Purchase of electricity on credit from Kenya Power is the most expensive type of loan, an analysis of the costs of various digital loans shows.
Kopa chapaa, which is operated by Faulu Kenya and Pesa na Pesa, a product owned by Nairobi-based AVLC Group, complete the top three most expensive loan products in the survey carried out by the Kenya Bankers Association (KBA).
Okoa Stima, the product which allows distressed electricity consumers to buy units on their pre-paid or post-paid connections on credit, charges 43.4 per cent monthly interest.
It is offered by Safaricom on its M-Pesa platform on which several other products, including M-Shwari, are hosted.
A 10 per cent levy is charged on the value of the tokens purchased by the customer on credit which is repayable within one week.
Unaware of costs
Compounding the weekly rate which assumes that the borrower would purchase on credit at least four times in a month, gives the 43.4 per cent reported in research.
The KBA report titled Digital Credit, Financial Literacy and Household Indebtedness intended to analyse the uptake of loans on mobile phones and their impact on borrowers.
A key finding of the study indicated that borrowers who accessed the digital loans are hardly aware of the costs, while the lenders are doing little to educate them
“However, the increase in digital credit uptake amid increasing default rates among borrowers has raised questions about the information consumers have on them,” the report reads in part.
Lenders were also found to be exploiting “insider information” about the borrowers including their ability to pay.
Kopa Chapaa’s monthly interest rate is set at 38.8 per cent while the fourth most expensive product - Pesa Pata - has an interest rate of 30.4 per cent. Pesa na Pesa by AVLC Group is third.
Mainstream lenders including Kenya Commercial Bank Group and Commercial Bank of Africa (CBA) through their platforms KCB M-Pesa and M-Shwari respectively, price their loans at a rate of 7.5 per cent a month.
Researchers in the study highlighted that the high interest rates applied by the various lenders reduces household incomes, while borrowers were likely to be pushed into distress.
Among reasons for the high default rate was that borrowers are highly unlikely to earn returns big enough to cover the interest charged on the loans.
Interestingly, the survey found that most borrowers sought credit for capital for their small businesses, before meeting their daily living costs.
“Despite the fact that digital credit is easy to access and meets unanticipated needs, the ease of access and the high cost of obtaining it exacerbates debt distress, especially when credit is used for non-productive purposes,” KBA reports.

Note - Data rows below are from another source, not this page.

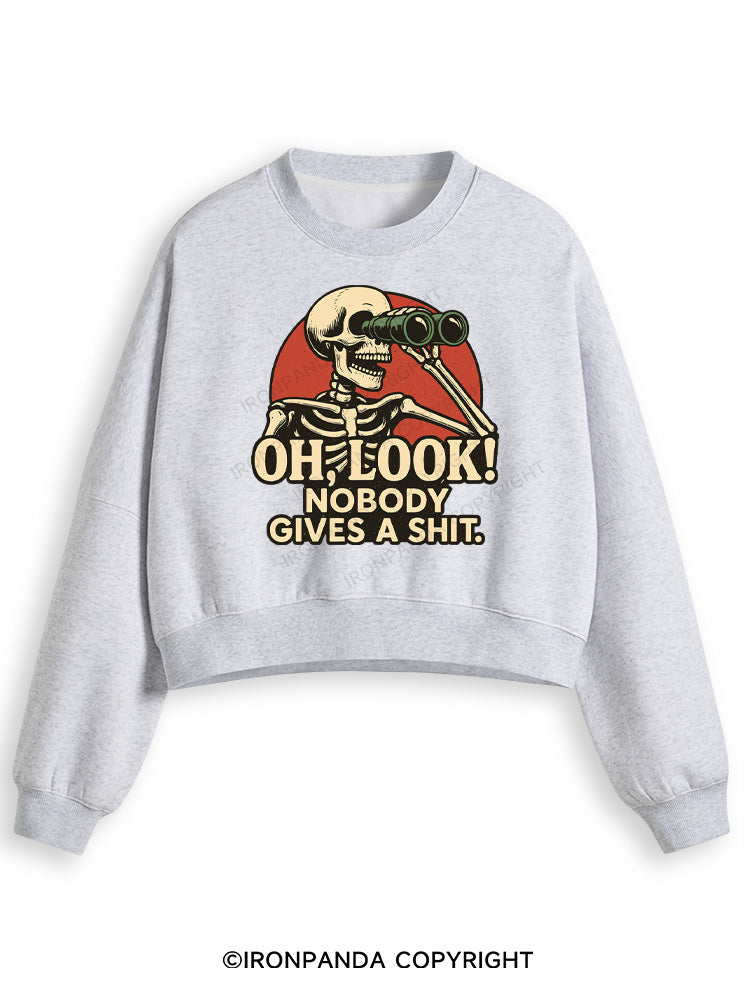 OH, LOOK! NOBODY GIVES A SHIT Fleece Crop Sweatshirt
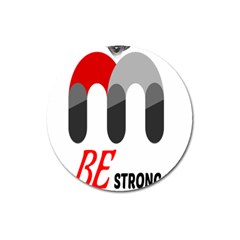 Be Strong  Magnet 3  (round) by Raju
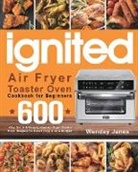 Wenday Janes - ignited Air Fryer Toaster Oven Cookbook for Beginners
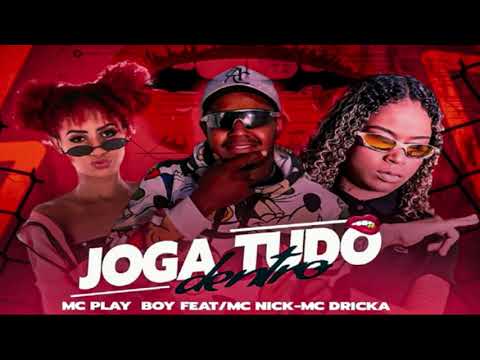 MC PLAYBOY FEAT. MC DRICKA E MC NICK - JOGA TUDO DENTRO - REMIX BREGA FUNK ( SBNOBEAT )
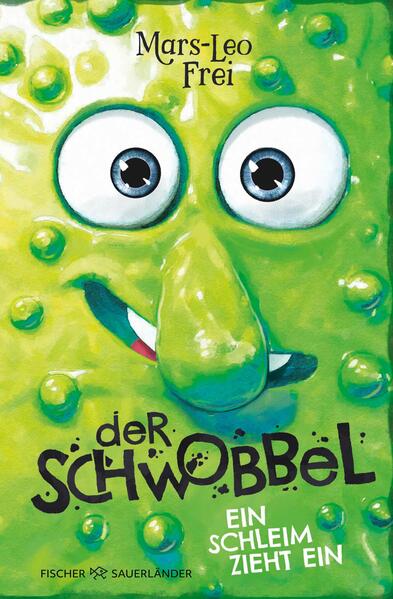 Der Schwobbel – Ein Schleim zieht ein (Band 1)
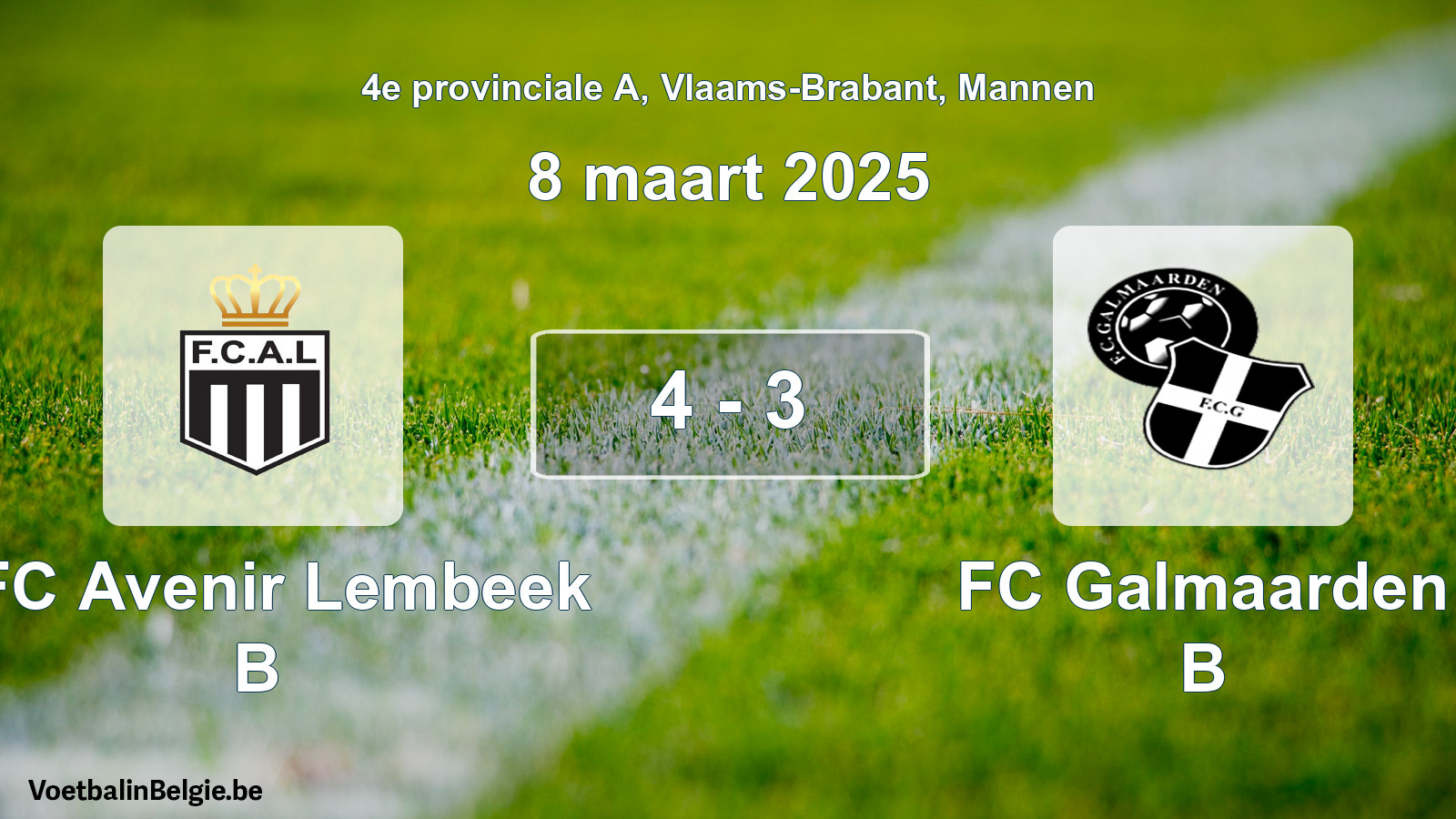 Played match men football: KFC Avenir Lembeek B - FC Galmaarden B 4 - 3 (8 March 2025)
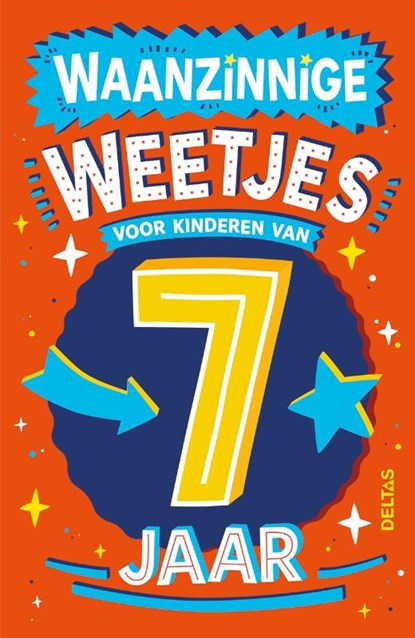 Waanzinnige weetjes voor kinderen van 7 jaar, Catherine Brereton - Paperback - 9789044765076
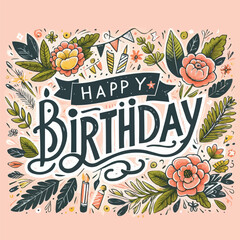  Hand drawn happy birthday lettering with floral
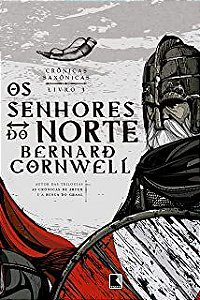 Livro os Senhores do Norte - Crônicas Saxônicas Livro 3 Autor Cornwell, Bernard (2012) [usado]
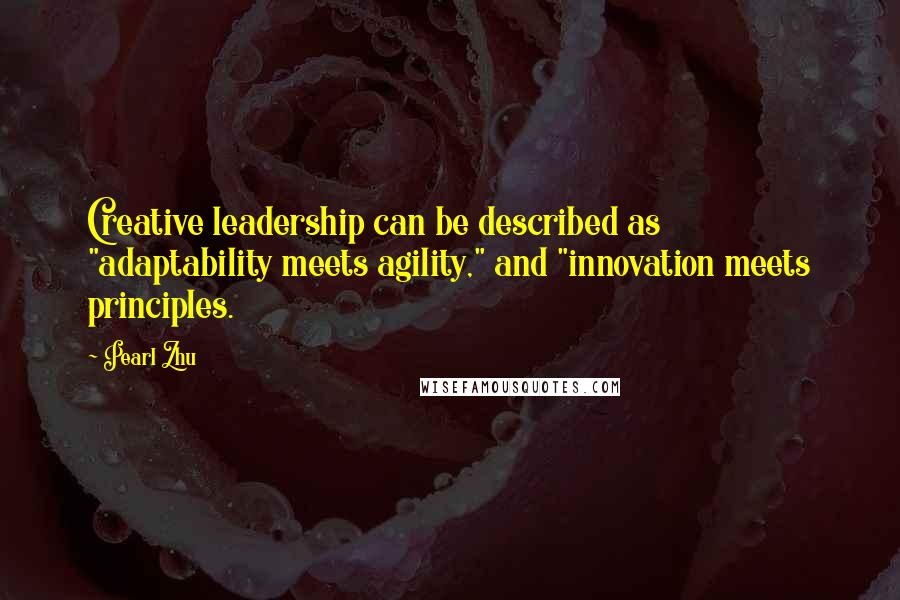 Pearl Zhu Quotes: Creative leadership can be described as "adaptability meets agility," and "innovation meets principles.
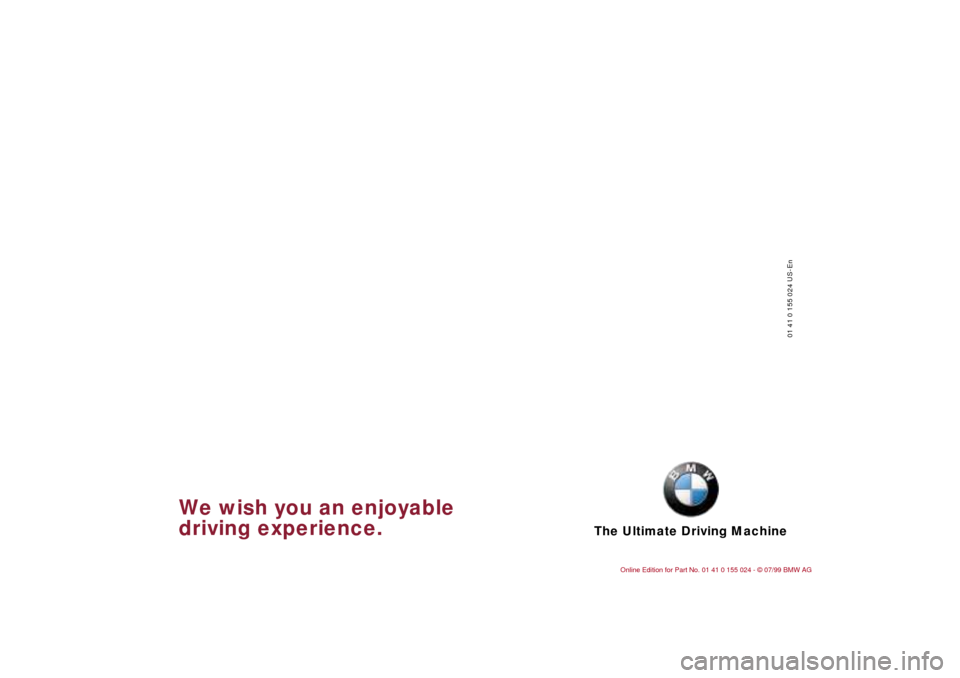 BMW 328i SEDAN 2000 E46 Owners Manual The Ultimate Driving Machine
01 41 0 155 024 US-En
We wish you an enjoyable
driving experience. BMW 328i SEDAN 2000 E46 Owners Manual The Ultimate Driving Machine
01 41 0 155 024 US-En
We wish you an enjoyable
driving experience.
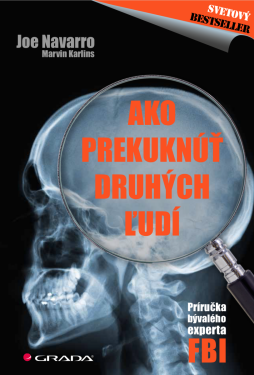 Ako prekuknúť druhých ľudí - Marvin Karlins, Joe Navarro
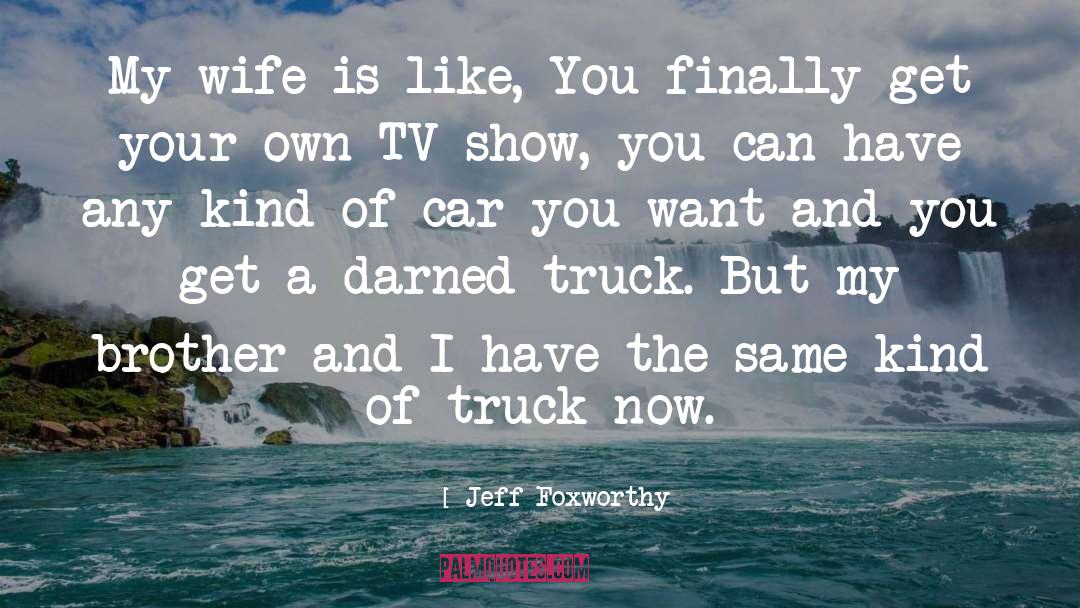 Darned quotes by Jeff Foxworthy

Defaulters are promptly reported to the Credit Reference Bureaus where they are blacklisted and subsequently blocked from accessing credit from any other digital lender.
Already, more than 500,000 people have been blacklisted in a worrying trend which has informed the recent crackdown on the betting industry since many youth are thought to have borrowed to stake bets.
Subsequently, such gamers would default on their loans after losing the bet and often end up dumping the SIM card used to borrow.
Concerns about the soaring debt distress among ordinary households, specifically brought about by digital lenders, has caught the attention of Parliament which is considering proposals to regulate them in the same manner as banks.
During discussions on the amendment to the Banking Act on Wednesday, legislators who contributed to the Bill promoted by Kiambu Town MP Jude Njomo sought to have the interest rates on digital lenders capped.
Baringo Woman Representative Gladwell Tungo said in her contribution that all lenders should be treated in the same manner, regardless of whether they offered conventional or digital loans.